Conrad kept his critique simple but biting, sharing a tweet that references part of a line Venom snarls in one of the film's trailers. "Like a turd. In the wind," he wrote. 

Conrad later tweeted a GIF of the "This Is Fine" meme, in which anthropomorphic dog sits in a burning room and attempts to assure himself that everything is okay, with the caption, "Meanwhile at Sony Pictures..." Clearly, Conrad wasn't a fan of Venom and feels that Sony will face major repercussions for missing the mark with the film. 

Freelance comics journalist Meg Downey delivered the most interesting response to Venom, which she called an "excruciatingly surreal experience" and likened to Ben Affleck's Daredevil, Ang Lee's Hulk, and Halle Berry's Catwoman.

"This is a movie that somehow slipped through a wormhole from 2004. That's my biggest take. It's a movie that spilled from the pre-MCU era through a crack in time and space," Downey wrote in one tweet. She followed up, "It's...not a complete disaster? At least I was never mad watching it? But it is an excruciatingly surreal experience. The humor, the story beats, everything right down to the Eminem theme song feels like it emerged Kimmy Schmidt style from a sealed off early 00s bunker."

Downey concluded that viewers' "mileage is really, really going to vary" with Venom. "There are genuinely some echos of clever ideas but...man. If there's one superhero franchise that's having a killer couple years, it's Spider-Man. No matter how you slice it, Venom is a major non sequitur," she wrote.

In all, it seems that if Sony wants to keep the Venom train a-rollin' — which it apparently does — the studio would be wise to capitalize on what makes Venom enjoyable and ditch the stuff that bogs it down. If anything, Venom sounds like a slice of cinema that will distract audiences from the chaos of the real world, and that's all we can really ask for, right?

Catch Venom in theaters on October 5, and make sure to stick around for the credits.

# RECORDED INFORMATION

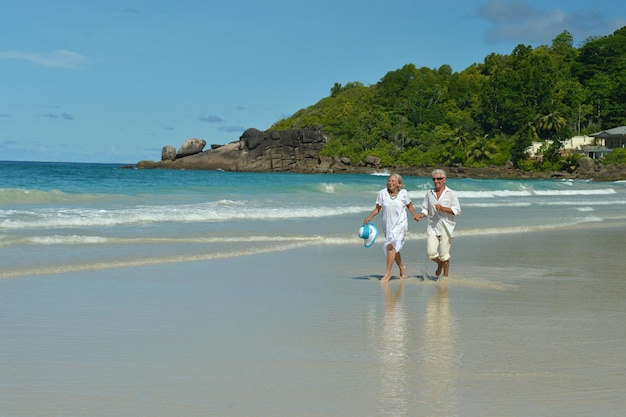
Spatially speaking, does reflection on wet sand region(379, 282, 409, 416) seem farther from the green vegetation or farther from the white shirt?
the green vegetation

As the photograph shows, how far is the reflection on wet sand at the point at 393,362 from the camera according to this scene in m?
5.01

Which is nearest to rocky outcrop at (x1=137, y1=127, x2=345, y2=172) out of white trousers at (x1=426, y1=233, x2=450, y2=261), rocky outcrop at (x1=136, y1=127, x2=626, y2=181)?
rocky outcrop at (x1=136, y1=127, x2=626, y2=181)

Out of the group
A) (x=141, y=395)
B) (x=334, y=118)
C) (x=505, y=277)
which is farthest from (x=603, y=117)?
(x=141, y=395)

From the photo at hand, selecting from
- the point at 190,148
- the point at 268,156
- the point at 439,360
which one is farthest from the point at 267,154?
the point at 439,360

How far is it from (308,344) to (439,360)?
116 centimetres

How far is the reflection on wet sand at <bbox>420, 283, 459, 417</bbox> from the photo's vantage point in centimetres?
509

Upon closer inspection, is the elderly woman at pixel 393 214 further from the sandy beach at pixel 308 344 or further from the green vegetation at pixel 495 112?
the green vegetation at pixel 495 112

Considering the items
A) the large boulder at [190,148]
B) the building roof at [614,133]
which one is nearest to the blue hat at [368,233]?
the building roof at [614,133]

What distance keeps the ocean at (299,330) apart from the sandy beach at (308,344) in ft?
0.07

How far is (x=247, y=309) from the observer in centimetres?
831

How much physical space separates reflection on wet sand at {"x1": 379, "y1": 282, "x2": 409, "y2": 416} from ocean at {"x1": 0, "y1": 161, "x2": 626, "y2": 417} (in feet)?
0.07

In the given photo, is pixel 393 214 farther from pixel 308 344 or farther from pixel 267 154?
pixel 267 154

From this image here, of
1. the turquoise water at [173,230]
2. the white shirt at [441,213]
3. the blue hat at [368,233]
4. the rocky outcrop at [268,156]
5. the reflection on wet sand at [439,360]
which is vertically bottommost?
the reflection on wet sand at [439,360]

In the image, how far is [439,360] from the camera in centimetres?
613
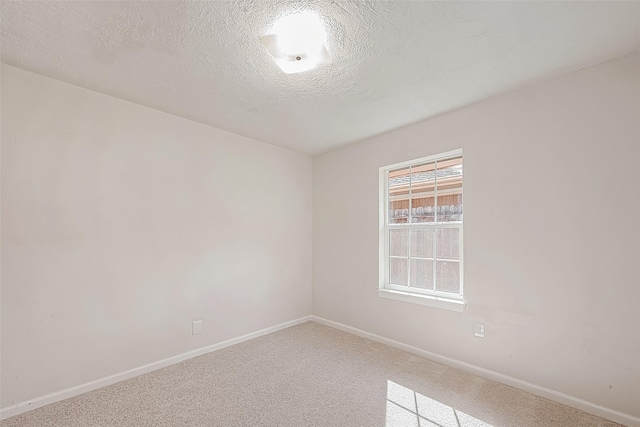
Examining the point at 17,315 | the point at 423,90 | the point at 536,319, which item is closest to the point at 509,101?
the point at 423,90

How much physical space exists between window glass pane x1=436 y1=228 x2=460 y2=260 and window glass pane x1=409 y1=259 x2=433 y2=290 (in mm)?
169

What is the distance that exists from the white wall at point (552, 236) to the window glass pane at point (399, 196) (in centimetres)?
38

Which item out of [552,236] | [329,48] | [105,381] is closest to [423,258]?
[552,236]

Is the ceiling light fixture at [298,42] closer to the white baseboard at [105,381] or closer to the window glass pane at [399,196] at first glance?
the window glass pane at [399,196]

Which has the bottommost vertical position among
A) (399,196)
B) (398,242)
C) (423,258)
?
(423,258)

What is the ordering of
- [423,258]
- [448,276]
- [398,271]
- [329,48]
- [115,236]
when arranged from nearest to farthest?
[329,48], [115,236], [448,276], [423,258], [398,271]

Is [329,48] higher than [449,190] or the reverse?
higher

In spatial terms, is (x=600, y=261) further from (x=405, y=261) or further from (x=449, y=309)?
(x=405, y=261)

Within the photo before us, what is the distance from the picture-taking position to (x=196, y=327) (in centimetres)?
299

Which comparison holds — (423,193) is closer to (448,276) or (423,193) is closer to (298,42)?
(448,276)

# REQUIRED WORK
In the excerpt on reactions to Venom, which three films did Meg Downey compare it to?

# TASK OUTPUT
Ben Affleck's Daredevil, Ang Lee's Hulk, and Halle Berry's Catwoman.